I receive emails and Facebook messages weekly from people looking to improve their lives and asking for a few tips on how to complete their lofty ambitions. The goal is usually a big one, often more vague than specific, and the assumption behind it is often that if the person can just take a few steps over the short term, they will reach their goal.

Here’s my issue with this: Success is a process. While a few steps in the short term will help, the real progress happens when you consistently combine a series of small steps, often many steps, outside your comfort zone and do so over an extended period of time. When you move through the process to “get better,” you build confidence and see possibilities. Yes, then you may experience success and gain some level of mastery.

All masters know that success and achieving meaningful results is a process and takes time. It does not come overnight. We need to condition our mind about the process. The questions are: How much time are you willing to invest and do you have the determination, drive, focus and discipline to stay the course? Anyone can get up at 5 a.m. to work out for a week, not eat sugar for two weeks or visit clients for a month. Can you commit to talking to clients throughout the year to deliver the best customer service in the industry? It is not a one-month project.

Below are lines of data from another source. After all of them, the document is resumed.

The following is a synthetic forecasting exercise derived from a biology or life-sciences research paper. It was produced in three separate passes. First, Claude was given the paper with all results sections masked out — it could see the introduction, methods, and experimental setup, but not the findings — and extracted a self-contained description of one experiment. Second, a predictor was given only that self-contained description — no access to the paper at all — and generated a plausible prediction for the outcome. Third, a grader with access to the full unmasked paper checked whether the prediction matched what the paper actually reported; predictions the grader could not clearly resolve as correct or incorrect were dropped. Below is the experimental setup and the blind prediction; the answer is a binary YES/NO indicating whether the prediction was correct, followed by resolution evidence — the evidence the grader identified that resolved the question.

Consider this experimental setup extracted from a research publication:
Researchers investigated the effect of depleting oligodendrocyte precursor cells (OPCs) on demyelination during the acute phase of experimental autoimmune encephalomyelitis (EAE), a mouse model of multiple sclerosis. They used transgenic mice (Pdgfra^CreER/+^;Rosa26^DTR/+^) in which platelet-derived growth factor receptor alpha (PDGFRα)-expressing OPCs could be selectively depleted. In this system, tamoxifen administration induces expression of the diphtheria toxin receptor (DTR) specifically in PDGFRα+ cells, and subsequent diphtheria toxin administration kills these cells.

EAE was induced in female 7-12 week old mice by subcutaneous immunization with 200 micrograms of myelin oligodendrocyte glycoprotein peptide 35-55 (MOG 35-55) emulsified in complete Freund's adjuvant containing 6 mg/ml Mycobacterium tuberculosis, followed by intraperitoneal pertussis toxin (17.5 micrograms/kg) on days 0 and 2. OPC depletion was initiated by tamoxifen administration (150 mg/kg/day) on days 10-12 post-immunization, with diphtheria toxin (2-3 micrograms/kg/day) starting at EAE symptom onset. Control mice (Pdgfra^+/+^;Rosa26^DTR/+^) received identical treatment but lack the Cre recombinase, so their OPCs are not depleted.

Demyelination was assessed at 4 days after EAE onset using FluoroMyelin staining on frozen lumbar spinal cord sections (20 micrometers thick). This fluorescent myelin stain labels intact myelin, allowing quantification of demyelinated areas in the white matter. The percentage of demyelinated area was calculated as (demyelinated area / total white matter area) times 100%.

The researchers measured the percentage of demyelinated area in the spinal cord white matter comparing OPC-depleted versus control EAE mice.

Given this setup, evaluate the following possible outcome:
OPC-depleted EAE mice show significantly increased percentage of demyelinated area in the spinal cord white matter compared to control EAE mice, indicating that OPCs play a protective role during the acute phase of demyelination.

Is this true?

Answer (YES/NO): NO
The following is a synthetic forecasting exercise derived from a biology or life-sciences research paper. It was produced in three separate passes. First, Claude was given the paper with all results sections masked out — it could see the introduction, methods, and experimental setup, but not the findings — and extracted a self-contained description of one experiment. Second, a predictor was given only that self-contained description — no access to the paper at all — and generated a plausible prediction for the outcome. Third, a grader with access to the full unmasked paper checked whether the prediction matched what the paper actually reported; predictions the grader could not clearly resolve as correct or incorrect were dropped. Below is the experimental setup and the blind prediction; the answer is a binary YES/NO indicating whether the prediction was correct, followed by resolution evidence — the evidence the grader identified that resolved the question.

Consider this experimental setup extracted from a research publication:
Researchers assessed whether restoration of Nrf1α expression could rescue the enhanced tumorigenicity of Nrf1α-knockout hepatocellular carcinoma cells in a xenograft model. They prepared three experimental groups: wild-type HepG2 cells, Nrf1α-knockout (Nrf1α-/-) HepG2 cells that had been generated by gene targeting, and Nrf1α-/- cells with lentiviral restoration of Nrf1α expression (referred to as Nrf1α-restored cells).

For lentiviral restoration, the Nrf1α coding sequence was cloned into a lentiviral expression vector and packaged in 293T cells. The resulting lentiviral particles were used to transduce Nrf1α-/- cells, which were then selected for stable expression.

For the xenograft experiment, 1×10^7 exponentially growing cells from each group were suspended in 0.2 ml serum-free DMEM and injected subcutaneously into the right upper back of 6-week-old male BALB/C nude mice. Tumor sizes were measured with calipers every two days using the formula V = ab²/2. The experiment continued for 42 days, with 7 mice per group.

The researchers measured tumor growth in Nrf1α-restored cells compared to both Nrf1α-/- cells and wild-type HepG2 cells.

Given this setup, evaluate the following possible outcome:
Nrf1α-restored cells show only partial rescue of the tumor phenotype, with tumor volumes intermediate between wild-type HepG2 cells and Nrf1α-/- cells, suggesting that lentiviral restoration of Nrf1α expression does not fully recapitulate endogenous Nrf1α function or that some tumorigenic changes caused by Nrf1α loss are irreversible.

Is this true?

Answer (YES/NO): NO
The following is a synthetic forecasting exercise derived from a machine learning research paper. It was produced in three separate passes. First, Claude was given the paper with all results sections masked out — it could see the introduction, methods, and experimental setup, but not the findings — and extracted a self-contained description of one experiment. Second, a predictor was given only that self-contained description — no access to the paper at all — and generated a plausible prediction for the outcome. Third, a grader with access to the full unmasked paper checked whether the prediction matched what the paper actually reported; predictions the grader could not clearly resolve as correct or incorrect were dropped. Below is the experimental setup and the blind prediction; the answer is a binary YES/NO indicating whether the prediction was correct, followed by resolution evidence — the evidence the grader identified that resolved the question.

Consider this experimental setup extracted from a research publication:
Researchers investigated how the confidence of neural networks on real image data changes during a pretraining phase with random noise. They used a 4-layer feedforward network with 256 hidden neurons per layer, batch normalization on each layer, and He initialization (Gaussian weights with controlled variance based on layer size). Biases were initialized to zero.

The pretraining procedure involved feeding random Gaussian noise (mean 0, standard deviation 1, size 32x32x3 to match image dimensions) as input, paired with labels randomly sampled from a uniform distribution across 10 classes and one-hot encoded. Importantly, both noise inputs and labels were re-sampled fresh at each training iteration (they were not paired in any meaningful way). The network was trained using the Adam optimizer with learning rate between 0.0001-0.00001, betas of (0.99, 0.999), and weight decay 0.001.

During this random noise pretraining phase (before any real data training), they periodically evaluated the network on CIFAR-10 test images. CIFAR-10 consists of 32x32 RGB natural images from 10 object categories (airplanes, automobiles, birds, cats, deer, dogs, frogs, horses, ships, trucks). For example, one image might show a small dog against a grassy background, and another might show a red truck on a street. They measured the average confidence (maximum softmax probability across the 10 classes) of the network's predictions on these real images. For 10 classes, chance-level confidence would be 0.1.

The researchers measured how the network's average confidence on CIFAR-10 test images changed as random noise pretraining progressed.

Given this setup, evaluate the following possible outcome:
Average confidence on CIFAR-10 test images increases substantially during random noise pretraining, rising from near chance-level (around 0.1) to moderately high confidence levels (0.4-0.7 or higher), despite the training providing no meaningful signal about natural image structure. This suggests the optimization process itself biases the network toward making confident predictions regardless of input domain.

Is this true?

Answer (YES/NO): NO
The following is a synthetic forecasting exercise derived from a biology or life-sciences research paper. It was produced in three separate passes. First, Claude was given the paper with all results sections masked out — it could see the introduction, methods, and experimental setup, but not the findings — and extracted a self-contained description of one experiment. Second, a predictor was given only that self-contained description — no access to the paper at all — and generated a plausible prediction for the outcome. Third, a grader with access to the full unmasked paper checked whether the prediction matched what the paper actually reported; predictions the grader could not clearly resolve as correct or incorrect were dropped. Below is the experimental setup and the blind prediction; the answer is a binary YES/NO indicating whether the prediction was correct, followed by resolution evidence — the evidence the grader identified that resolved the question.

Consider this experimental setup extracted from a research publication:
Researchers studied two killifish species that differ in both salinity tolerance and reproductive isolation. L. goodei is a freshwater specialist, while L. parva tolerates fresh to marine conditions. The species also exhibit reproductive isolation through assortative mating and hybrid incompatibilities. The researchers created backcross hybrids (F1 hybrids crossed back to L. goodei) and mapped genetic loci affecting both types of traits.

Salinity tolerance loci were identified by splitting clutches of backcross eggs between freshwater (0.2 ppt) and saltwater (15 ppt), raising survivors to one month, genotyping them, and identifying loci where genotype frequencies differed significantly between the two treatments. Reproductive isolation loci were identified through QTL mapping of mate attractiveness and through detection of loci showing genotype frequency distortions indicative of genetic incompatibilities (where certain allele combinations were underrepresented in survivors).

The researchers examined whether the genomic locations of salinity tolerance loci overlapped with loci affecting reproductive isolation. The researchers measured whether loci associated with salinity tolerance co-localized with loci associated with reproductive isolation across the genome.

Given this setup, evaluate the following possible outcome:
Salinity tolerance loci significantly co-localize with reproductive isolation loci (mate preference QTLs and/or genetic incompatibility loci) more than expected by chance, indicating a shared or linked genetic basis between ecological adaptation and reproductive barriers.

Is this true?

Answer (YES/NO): NO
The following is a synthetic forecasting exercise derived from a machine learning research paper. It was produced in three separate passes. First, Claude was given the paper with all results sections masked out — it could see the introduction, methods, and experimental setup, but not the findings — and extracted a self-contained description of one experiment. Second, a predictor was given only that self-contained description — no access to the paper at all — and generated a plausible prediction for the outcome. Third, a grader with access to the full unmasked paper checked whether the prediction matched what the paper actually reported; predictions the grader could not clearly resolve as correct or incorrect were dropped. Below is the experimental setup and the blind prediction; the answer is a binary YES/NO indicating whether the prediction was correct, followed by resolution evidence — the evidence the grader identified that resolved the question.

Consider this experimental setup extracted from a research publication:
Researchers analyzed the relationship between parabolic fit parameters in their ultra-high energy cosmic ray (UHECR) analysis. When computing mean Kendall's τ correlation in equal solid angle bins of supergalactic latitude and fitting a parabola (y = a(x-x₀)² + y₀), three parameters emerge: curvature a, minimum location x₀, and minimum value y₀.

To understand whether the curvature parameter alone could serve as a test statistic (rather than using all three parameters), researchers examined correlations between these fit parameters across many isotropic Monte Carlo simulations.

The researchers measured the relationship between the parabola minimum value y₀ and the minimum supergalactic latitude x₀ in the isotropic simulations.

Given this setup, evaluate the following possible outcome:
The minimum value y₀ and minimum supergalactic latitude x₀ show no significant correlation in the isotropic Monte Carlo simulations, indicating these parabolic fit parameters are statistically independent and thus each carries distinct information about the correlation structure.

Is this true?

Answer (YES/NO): YES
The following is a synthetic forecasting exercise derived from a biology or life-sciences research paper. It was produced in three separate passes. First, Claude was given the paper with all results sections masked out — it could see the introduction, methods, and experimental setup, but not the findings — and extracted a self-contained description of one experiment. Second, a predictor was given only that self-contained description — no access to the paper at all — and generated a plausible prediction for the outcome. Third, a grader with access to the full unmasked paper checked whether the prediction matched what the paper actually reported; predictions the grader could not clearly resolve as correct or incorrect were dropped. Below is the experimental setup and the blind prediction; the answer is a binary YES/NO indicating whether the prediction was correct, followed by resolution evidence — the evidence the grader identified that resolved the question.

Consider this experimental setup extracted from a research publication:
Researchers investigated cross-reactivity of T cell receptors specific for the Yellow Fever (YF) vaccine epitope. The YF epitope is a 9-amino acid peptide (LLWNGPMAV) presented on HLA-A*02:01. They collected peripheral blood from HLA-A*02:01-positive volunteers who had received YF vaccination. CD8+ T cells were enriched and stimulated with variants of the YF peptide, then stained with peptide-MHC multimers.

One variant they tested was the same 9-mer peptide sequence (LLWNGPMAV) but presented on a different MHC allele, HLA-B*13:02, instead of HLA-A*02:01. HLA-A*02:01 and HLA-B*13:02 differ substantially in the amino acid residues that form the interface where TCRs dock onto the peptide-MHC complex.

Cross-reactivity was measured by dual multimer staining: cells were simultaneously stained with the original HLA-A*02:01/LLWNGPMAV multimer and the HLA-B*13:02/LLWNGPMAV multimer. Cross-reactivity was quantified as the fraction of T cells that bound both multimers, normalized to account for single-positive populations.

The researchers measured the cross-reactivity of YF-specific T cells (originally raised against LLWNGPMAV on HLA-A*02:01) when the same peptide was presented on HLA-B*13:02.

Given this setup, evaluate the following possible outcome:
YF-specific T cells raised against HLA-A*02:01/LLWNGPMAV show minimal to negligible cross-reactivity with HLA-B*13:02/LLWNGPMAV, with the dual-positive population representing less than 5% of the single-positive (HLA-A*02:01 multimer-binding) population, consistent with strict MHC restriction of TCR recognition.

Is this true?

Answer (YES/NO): YES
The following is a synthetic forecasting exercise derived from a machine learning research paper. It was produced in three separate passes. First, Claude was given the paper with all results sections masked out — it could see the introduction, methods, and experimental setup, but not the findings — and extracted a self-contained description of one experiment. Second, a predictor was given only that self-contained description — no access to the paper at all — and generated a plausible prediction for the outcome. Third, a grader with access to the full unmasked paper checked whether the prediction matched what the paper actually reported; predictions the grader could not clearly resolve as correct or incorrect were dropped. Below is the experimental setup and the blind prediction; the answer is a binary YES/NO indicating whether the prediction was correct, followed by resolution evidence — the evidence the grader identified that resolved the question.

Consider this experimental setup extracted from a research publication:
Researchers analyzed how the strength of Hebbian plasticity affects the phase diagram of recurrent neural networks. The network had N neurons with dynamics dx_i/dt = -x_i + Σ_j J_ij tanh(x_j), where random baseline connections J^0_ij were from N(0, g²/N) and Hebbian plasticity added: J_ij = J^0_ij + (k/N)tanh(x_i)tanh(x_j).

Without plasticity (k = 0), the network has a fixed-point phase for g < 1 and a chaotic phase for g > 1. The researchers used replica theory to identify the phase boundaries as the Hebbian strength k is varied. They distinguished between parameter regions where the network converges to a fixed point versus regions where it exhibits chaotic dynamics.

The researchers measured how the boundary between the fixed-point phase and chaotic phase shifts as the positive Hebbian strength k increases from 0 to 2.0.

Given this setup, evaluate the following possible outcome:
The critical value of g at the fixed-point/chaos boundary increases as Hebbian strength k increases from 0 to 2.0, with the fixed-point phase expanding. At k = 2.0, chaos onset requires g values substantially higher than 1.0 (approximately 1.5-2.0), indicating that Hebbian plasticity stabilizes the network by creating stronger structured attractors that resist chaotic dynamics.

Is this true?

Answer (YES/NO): NO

Media and our overall culture promote the illusion that success or, rather, achieving what you want is a quick process with no obstacles. We see newly crowned entrepreneurs, musicians, sports figures, CEOs and tech whizzes pictured on the covers of Forbes, People, TIME, Sports Illustrated and Fortune, but rarely is it emphasized that they worked on their project for years and countless hours. The business then gets valued or sold for a ridiculous amount of money—think Instagram, Tumblr and Snapchat.

More often than not, achieving a valued outcome is because of continuous effort, hard work, overcoming past failures, and the ability to think without obstacles and be resilient. It usually looks something like this:

Having an idea that others may not see, being frustrated because the process is going too slowly, having self-doubt, contemplating quitting, experiencing failure, using passion to overcome challenges, working endless hours and enjoying wins.

By the way, David Karp, the founder of Tumblr, began learning HTML at age 11 and soon thereafter began designing websites for local businesses.

David Karp, the founder of Tumblr. Photo credit: Enrique Dans, Wikimedia Commons.

David Karp, the founder of Tumblr. Photo credit: Enrique Dans, Wikimedia Commons.

If you want success, you need to first define what success means to you. It could be different for each of us depending on our values, our age and the areas of our life we care most about.

Achieving your dreams doesn’t happen through a seven-day formula—sorry to break the news.

If you want to be a better interviewer, then practice answering the same question 100 times.

If you want to be a better public speaker, practice a two-minute speech in front of the mirror 100 times.

If you want to improve your serve in tennis, hit a bucket of balls three times a week for 20 minutes.

Our conversation around success needs to shift away from the short-term, profits, titles and first-place finishes and toward significance, pursuing heartfelt goals, effort and living in your top 1 percent as opposed to the the top 1 percent.

Yes, overnight success is possible. We just need to recondition people that the path for success takes time and looks different than we’re often lead to believe.